- **TASKS TO COMPLETE**
A – List the three core dimensions given in the post on transformer cores for the core whose size was estimated.
B – Copy word for word the part of the post on transformer cores from "Although it doesn't" up to and including "are RF ones.".

- **GIVEN TEXT**
>> Start

Hi, Ive done my homework and I'm back, but first.

Filtering may not be needed, it depends on the architecture. VNAs are less demanding to filtering. Some, like the VNWA, dont have filtering at all. Moreover, it makes use of the aliases as  the operating principle per se and to extend the bandwidth.
  Right, if the only thing you are interested is amplitude that's true, non linearities would be harder to pick this was as high freq harmonics will fall well beyond the ADC's bandwidth and it won't be able to determine a lot of factors. Anyway, even if filtering is done it will only catch LF harmonics and might get trickier as freq increases. I did used oversampling building something in the past, as long as you are only interested in the amplitude and missing a few narrow bands isn't a problem the only HF limiting factor is the sampling time of the sample and hold circuit. I mostly have an audio background and for HF stuff sometimes it seems more like a luggage than a background, it bites me every time.

Although it doesn't answer your question on what the wideband transformer winding style is, this page does explain why it's done that way.
http://www.richieburnett.co.uk/temp/gdt/gdt1.html
(unfinished page)

I think the real trick is in the brown ferrite core itself, the colours denote frequency/saturation properties, I have heaps of rings but not any brown ones which I assume are RF ones.
  Here is my homework, the thing seems to have 39 turns 40 turns, (I knew it couldn't be 39, my numbers are still with 39 but they should be pretty close anyway) if I know how to count, in the previous video we can see the impedance, 400Ω @ 300Hz means 210mH, that's AL = 140µH/N^2
  I estimated the size of the core, roughly a T184 core, height 18mm, outer diameter 47mm, inner diameter 25mm means a permeability of about 60000, seems like a lot but I was expecting something like that, small signal audio transformer use that kind of core permeability, low turn count low freq was asking for that, now let's look for a brown core with tens of thousands for µr... there are not that many materials in that range...

>> End

- **ENTRIES PROVIDED**
>> Start

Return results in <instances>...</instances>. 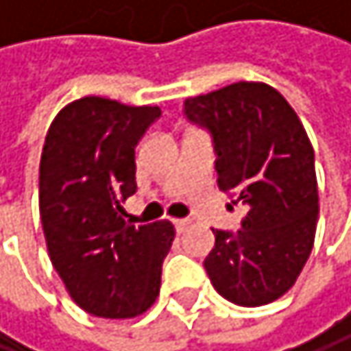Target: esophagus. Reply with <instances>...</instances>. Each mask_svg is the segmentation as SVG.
Returning a JSON list of instances; mask_svg holds the SVG:
<instances>
[{"mask_svg": "<svg viewBox=\"0 0 351 351\" xmlns=\"http://www.w3.org/2000/svg\"><path fill=\"white\" fill-rule=\"evenodd\" d=\"M174 227H177L179 234H183L185 229L189 227V221H185V219H174Z\"/></svg>", "mask_w": 351, "mask_h": 351, "instance_id": "esophagus-1", "label": "esophagus"}]
</instances>
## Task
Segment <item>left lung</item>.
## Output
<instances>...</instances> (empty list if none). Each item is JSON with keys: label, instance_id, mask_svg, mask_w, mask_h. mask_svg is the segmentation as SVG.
Segmentation results:
<instances>
[{"label": "left lung", "instance_id": "obj_1", "mask_svg": "<svg viewBox=\"0 0 351 351\" xmlns=\"http://www.w3.org/2000/svg\"><path fill=\"white\" fill-rule=\"evenodd\" d=\"M185 113L213 132L219 189L248 208L236 234L213 229L206 274L236 305L271 303L293 289L314 248V147L289 101L263 82L189 97Z\"/></svg>", "mask_w": 351, "mask_h": 351}]
</instances>
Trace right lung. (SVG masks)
I'll use <instances>...</instances> for the list:
<instances>
[{
  "label": "right lung",
  "instance_id": "1",
  "mask_svg": "<svg viewBox=\"0 0 351 351\" xmlns=\"http://www.w3.org/2000/svg\"><path fill=\"white\" fill-rule=\"evenodd\" d=\"M160 107L103 97L64 105L48 128L39 160V217L50 261L69 297L99 318H136L149 309L174 225L128 223L136 191L134 147Z\"/></svg>",
  "mask_w": 351,
  "mask_h": 351
}]
</instances>
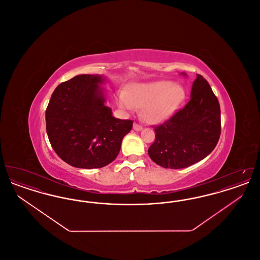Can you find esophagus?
Instances as JSON below:
<instances>
[{"label":"esophagus","mask_w":260,"mask_h":260,"mask_svg":"<svg viewBox=\"0 0 260 260\" xmlns=\"http://www.w3.org/2000/svg\"><path fill=\"white\" fill-rule=\"evenodd\" d=\"M134 128H135L136 131H140V129H142V125L137 124V123H135V124H134Z\"/></svg>","instance_id":"34e87169"}]
</instances>
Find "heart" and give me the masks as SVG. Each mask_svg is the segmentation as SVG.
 I'll use <instances>...</instances> for the list:
<instances>
[{"label":"heart","mask_w":260,"mask_h":260,"mask_svg":"<svg viewBox=\"0 0 260 260\" xmlns=\"http://www.w3.org/2000/svg\"><path fill=\"white\" fill-rule=\"evenodd\" d=\"M184 99L185 91L181 86L172 81H158L133 86L127 93L118 95V103L125 110L142 107L144 120L157 124L170 118Z\"/></svg>","instance_id":"1"}]
</instances>
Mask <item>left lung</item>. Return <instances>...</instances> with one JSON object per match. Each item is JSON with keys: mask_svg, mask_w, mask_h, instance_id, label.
<instances>
[{"mask_svg": "<svg viewBox=\"0 0 260 260\" xmlns=\"http://www.w3.org/2000/svg\"><path fill=\"white\" fill-rule=\"evenodd\" d=\"M153 127L155 141L148 154L157 165L176 170L205 159L221 133L219 102L208 81L197 74L188 103Z\"/></svg>", "mask_w": 260, "mask_h": 260, "instance_id": "obj_1", "label": "left lung"}]
</instances>
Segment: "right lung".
I'll return each mask as SVG.
<instances>
[{"instance_id": "right-lung-1", "label": "right lung", "mask_w": 260, "mask_h": 260, "mask_svg": "<svg viewBox=\"0 0 260 260\" xmlns=\"http://www.w3.org/2000/svg\"><path fill=\"white\" fill-rule=\"evenodd\" d=\"M99 75H78L57 86L46 110L50 145L75 168L99 169L118 156L133 120L114 118L104 105Z\"/></svg>"}]
</instances>
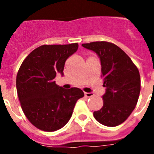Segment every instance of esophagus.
<instances>
[{
	"label": "esophagus",
	"instance_id": "obj_1",
	"mask_svg": "<svg viewBox=\"0 0 154 154\" xmlns=\"http://www.w3.org/2000/svg\"><path fill=\"white\" fill-rule=\"evenodd\" d=\"M85 96L87 97H93V93L92 92H85Z\"/></svg>",
	"mask_w": 154,
	"mask_h": 154
}]
</instances>
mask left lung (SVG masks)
Returning a JSON list of instances; mask_svg holds the SVG:
<instances>
[{"label": "left lung", "mask_w": 154, "mask_h": 154, "mask_svg": "<svg viewBox=\"0 0 154 154\" xmlns=\"http://www.w3.org/2000/svg\"><path fill=\"white\" fill-rule=\"evenodd\" d=\"M95 52L101 64L106 92L103 106L94 111L95 119L106 126H117L134 110L140 93V75L130 57L116 44L92 42L82 44Z\"/></svg>", "instance_id": "8db88e82"}]
</instances>
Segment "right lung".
<instances>
[{"instance_id":"right-lung-1","label":"right lung","mask_w":154,"mask_h":154,"mask_svg":"<svg viewBox=\"0 0 154 154\" xmlns=\"http://www.w3.org/2000/svg\"><path fill=\"white\" fill-rule=\"evenodd\" d=\"M78 48L77 43L42 45L26 57L16 77L21 108L33 125L44 131L63 128L70 119L82 91L64 89L55 83L57 73L63 76L65 62Z\"/></svg>"}]
</instances>
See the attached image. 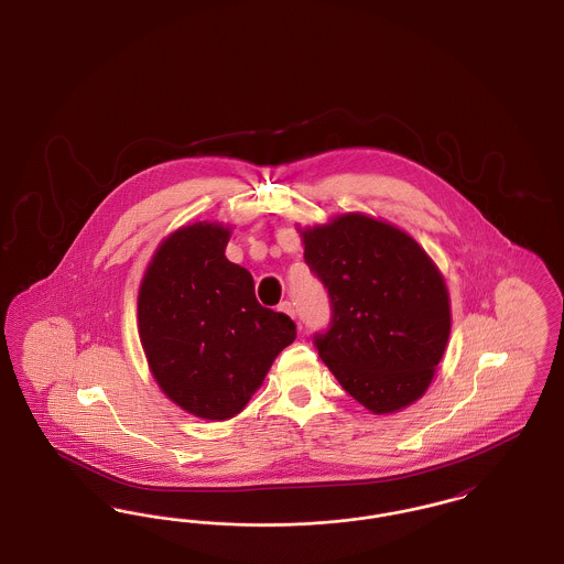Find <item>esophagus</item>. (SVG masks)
<instances>
[{
    "label": "esophagus",
    "mask_w": 564,
    "mask_h": 564,
    "mask_svg": "<svg viewBox=\"0 0 564 564\" xmlns=\"http://www.w3.org/2000/svg\"><path fill=\"white\" fill-rule=\"evenodd\" d=\"M279 311H283V313H285V315H290V317H292V319H295L294 304H292V302H290V300H285V302H281V304H279Z\"/></svg>",
    "instance_id": "esophagus-1"
}]
</instances>
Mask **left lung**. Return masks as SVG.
I'll return each mask as SVG.
<instances>
[{
    "mask_svg": "<svg viewBox=\"0 0 564 564\" xmlns=\"http://www.w3.org/2000/svg\"><path fill=\"white\" fill-rule=\"evenodd\" d=\"M302 237L304 262L329 297V323L313 336L329 372L375 414L419 400L451 334L448 292L430 256L359 214Z\"/></svg>",
    "mask_w": 564,
    "mask_h": 564,
    "instance_id": "8db88e82",
    "label": "left lung"
}]
</instances>
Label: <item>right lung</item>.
<instances>
[{
    "instance_id": "add662e5",
    "label": "right lung",
    "mask_w": 564,
    "mask_h": 564,
    "mask_svg": "<svg viewBox=\"0 0 564 564\" xmlns=\"http://www.w3.org/2000/svg\"><path fill=\"white\" fill-rule=\"evenodd\" d=\"M228 237V228L207 221L173 232L145 270L137 302L156 382L209 421L239 414L295 340V323L262 306L253 276L224 256Z\"/></svg>"
}]
</instances>
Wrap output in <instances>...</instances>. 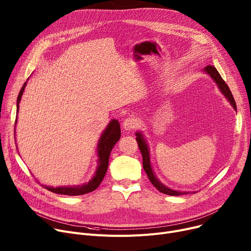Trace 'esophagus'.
<instances>
[{
	"label": "esophagus",
	"instance_id": "1",
	"mask_svg": "<svg viewBox=\"0 0 251 251\" xmlns=\"http://www.w3.org/2000/svg\"><path fill=\"white\" fill-rule=\"evenodd\" d=\"M138 125H139L138 120H137V118H135L134 116H133V117H129V118L125 119V121L123 122V128H124L126 131H130V130L135 129Z\"/></svg>",
	"mask_w": 251,
	"mask_h": 251
}]
</instances>
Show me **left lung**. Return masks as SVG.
Returning a JSON list of instances; mask_svg holds the SVG:
<instances>
[{
	"label": "left lung",
	"mask_w": 251,
	"mask_h": 251,
	"mask_svg": "<svg viewBox=\"0 0 251 251\" xmlns=\"http://www.w3.org/2000/svg\"><path fill=\"white\" fill-rule=\"evenodd\" d=\"M204 72L206 74H208L213 79L214 81L217 83V86H218L219 90L222 92V94L227 98L228 101L230 102V104L232 105V107L235 109L236 111V103L234 101V98L232 96V93L229 89V87L227 86V83L224 81V79L222 78V76L220 75V74L218 73L213 65H208L204 69ZM136 140L138 143V147L140 149V151L142 153V159H143V169L150 180V182L152 183V185L160 192L163 193L165 195H170V196H180L183 194H187V192H179V191H175L172 190L170 188H168L166 186H164L163 183H161L157 177L155 176L152 168H151V164H150V154H149V149L148 146L146 144V141L143 137V135L141 134V132H137L136 133Z\"/></svg>",
	"instance_id": "8db88e82"
}]
</instances>
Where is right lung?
I'll return each instance as SVG.
<instances>
[{
  "mask_svg": "<svg viewBox=\"0 0 251 251\" xmlns=\"http://www.w3.org/2000/svg\"><path fill=\"white\" fill-rule=\"evenodd\" d=\"M27 85V81L24 83L18 98H17V116H18L19 112V104L21 101L22 95L24 93L25 87ZM16 122H17V117H16ZM121 137V129H120V123L113 119L105 129V131L102 133L101 137L99 139L98 146H97V152H98V168L95 173V176L92 177L91 180H89L88 183H83L81 186H65V187H49V186H44L46 190L59 194V195H66V196H80V195H85L88 193H91L95 191L99 186L100 183L102 182L107 170H108V164H109V157L111 150L113 149L114 145L118 142V140Z\"/></svg>",
  "mask_w": 251,
  "mask_h": 251,
  "instance_id": "1",
  "label": "right lung"
}]
</instances>
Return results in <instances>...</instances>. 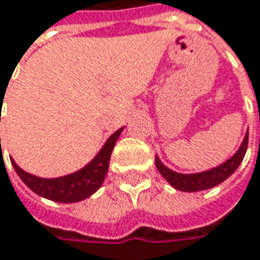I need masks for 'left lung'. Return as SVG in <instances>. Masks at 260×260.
Returning a JSON list of instances; mask_svg holds the SVG:
<instances>
[{
    "mask_svg": "<svg viewBox=\"0 0 260 260\" xmlns=\"http://www.w3.org/2000/svg\"><path fill=\"white\" fill-rule=\"evenodd\" d=\"M247 146H248V134H245L242 144L239 146L238 152L235 153L232 158H229L226 162H223L221 166L202 172V173H192V175H182L176 173L170 169H167L159 158H155V164L158 172L164 176V179L169 182L172 186H175L179 191H186V192H194V191H203L212 186H217L218 183L226 181L235 170L239 167V164L244 159V155L247 152Z\"/></svg>",
    "mask_w": 260,
    "mask_h": 260,
    "instance_id": "8db88e82",
    "label": "left lung"
}]
</instances>
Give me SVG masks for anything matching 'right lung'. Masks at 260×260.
<instances>
[{"instance_id":"1","label":"right lung","mask_w":260,"mask_h":260,"mask_svg":"<svg viewBox=\"0 0 260 260\" xmlns=\"http://www.w3.org/2000/svg\"><path fill=\"white\" fill-rule=\"evenodd\" d=\"M122 131L123 128L116 131L107 140V143L99 150V153L84 169H81L72 175H68V176H61V178H55V179H43V178H37L34 175L24 172L21 167H18V164L13 159H12V166L16 170V173L19 175V178L22 179V182L36 194H39L45 199L54 200V202H60V203L81 202V200L90 197L93 192H96L99 189V186L102 185V182L107 176V172H108L111 152H113L114 144Z\"/></svg>"}]
</instances>
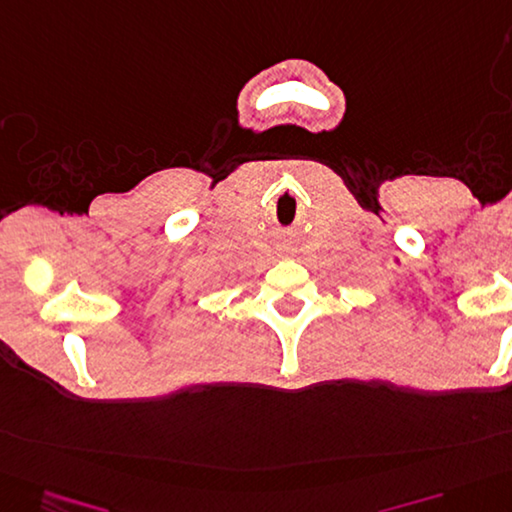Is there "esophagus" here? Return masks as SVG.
<instances>
[{
	"mask_svg": "<svg viewBox=\"0 0 512 512\" xmlns=\"http://www.w3.org/2000/svg\"><path fill=\"white\" fill-rule=\"evenodd\" d=\"M280 253H282V257H286V259H291V257H295V253H297V250H295L293 246H288V244H282V246H280Z\"/></svg>",
	"mask_w": 512,
	"mask_h": 512,
	"instance_id": "1",
	"label": "esophagus"
}]
</instances>
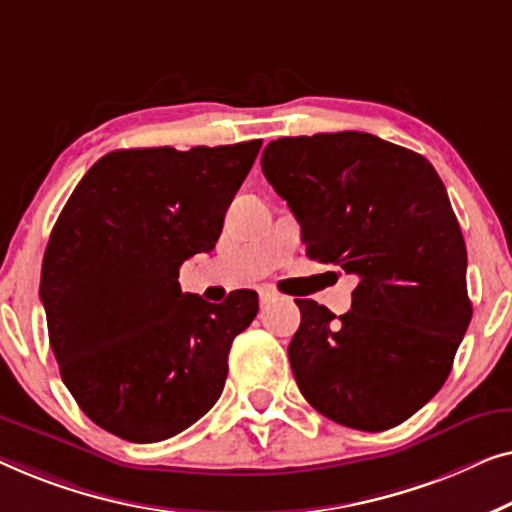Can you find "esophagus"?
I'll return each instance as SVG.
<instances>
[{
	"label": "esophagus",
	"mask_w": 512,
	"mask_h": 512,
	"mask_svg": "<svg viewBox=\"0 0 512 512\" xmlns=\"http://www.w3.org/2000/svg\"><path fill=\"white\" fill-rule=\"evenodd\" d=\"M276 297V292L273 290H269V287H262V290H259V304H269V301Z\"/></svg>",
	"instance_id": "obj_1"
}]
</instances>
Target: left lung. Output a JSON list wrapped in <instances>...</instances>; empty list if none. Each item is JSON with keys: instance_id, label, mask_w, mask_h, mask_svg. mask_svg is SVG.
Masks as SVG:
<instances>
[{"instance_id": "obj_1", "label": "left lung", "mask_w": 512, "mask_h": 512, "mask_svg": "<svg viewBox=\"0 0 512 512\" xmlns=\"http://www.w3.org/2000/svg\"><path fill=\"white\" fill-rule=\"evenodd\" d=\"M262 171L308 257L359 278L338 318L297 299L287 352L301 394L343 427H397L441 390L473 315L443 181L422 155L366 132L271 141Z\"/></svg>"}]
</instances>
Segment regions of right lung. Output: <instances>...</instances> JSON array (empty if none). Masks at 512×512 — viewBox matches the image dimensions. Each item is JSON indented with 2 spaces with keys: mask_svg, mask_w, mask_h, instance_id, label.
<instances>
[{
  "mask_svg": "<svg viewBox=\"0 0 512 512\" xmlns=\"http://www.w3.org/2000/svg\"><path fill=\"white\" fill-rule=\"evenodd\" d=\"M259 148L113 150L50 232L41 301L60 376L83 413L125 441L181 434L220 399L257 292L208 304L181 290L178 269L215 248Z\"/></svg>",
  "mask_w": 512,
  "mask_h": 512,
  "instance_id": "obj_1",
  "label": "right lung"
}]
</instances>
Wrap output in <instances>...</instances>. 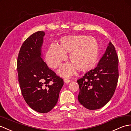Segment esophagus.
<instances>
[{"label":"esophagus","mask_w":131,"mask_h":131,"mask_svg":"<svg viewBox=\"0 0 131 131\" xmlns=\"http://www.w3.org/2000/svg\"><path fill=\"white\" fill-rule=\"evenodd\" d=\"M64 82H65L66 83H69V82H70L71 80H69V78H65L64 79Z\"/></svg>","instance_id":"34e87169"}]
</instances>
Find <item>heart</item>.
Wrapping results in <instances>:
<instances>
[{
  "instance_id": "obj_1",
  "label": "heart",
  "mask_w": 131,
  "mask_h": 131,
  "mask_svg": "<svg viewBox=\"0 0 131 131\" xmlns=\"http://www.w3.org/2000/svg\"><path fill=\"white\" fill-rule=\"evenodd\" d=\"M60 45L51 43L46 53V60L51 67L56 68L67 59L70 53L72 63H66L59 70L63 76H69L77 68L86 71L92 68L97 59L99 45L94 38L86 36H66L61 39Z\"/></svg>"
}]
</instances>
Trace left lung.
<instances>
[{"label":"left lung","mask_w":131,"mask_h":131,"mask_svg":"<svg viewBox=\"0 0 131 131\" xmlns=\"http://www.w3.org/2000/svg\"><path fill=\"white\" fill-rule=\"evenodd\" d=\"M118 62L115 47L109 42L96 67L77 81L80 88L78 99L81 105L89 110H96L109 102L117 85Z\"/></svg>","instance_id":"8db88e82"}]
</instances>
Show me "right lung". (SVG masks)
<instances>
[{"label":"right lung","mask_w":131,"mask_h":131,"mask_svg":"<svg viewBox=\"0 0 131 131\" xmlns=\"http://www.w3.org/2000/svg\"><path fill=\"white\" fill-rule=\"evenodd\" d=\"M43 31H37L23 43L17 61L18 81L25 101L37 112L45 113L56 106L64 82L43 60Z\"/></svg>","instance_id":"1"}]
</instances>
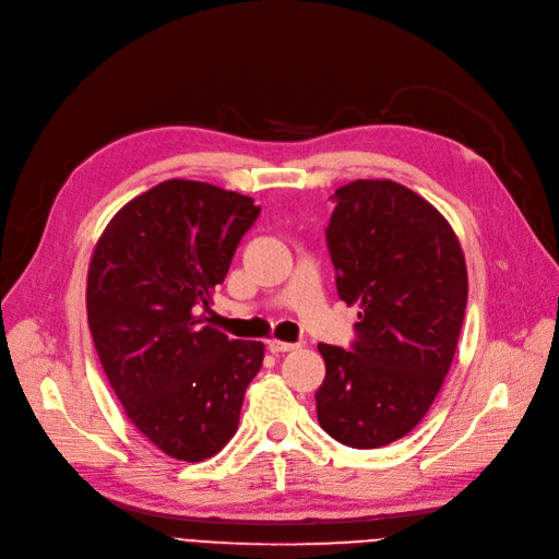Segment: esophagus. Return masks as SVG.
Listing matches in <instances>:
<instances>
[{
  "mask_svg": "<svg viewBox=\"0 0 559 559\" xmlns=\"http://www.w3.org/2000/svg\"><path fill=\"white\" fill-rule=\"evenodd\" d=\"M300 345L298 343H284V341H269V349L273 352V354H286V352H293V349H298Z\"/></svg>",
  "mask_w": 559,
  "mask_h": 559,
  "instance_id": "esophagus-1",
  "label": "esophagus"
}]
</instances>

>> End

- **PER-TASK OUTPUTS**
A –
- Height: 18mm
- Outer diameter: 47mm
- Inner diameter: 25mm

B –
Although it doesn't answer your question on what the wideband transformer winding style is, this page does explain why it's done that way.
http://www.richieburnett.co.uk/temp/gdt/gdt1.html
(unfinished page)

I think the real trick is in the brown ferrite core itself, the colours denote frequency/saturation properties, I have heaps of rings but not any brown ones which I assume are RF ones.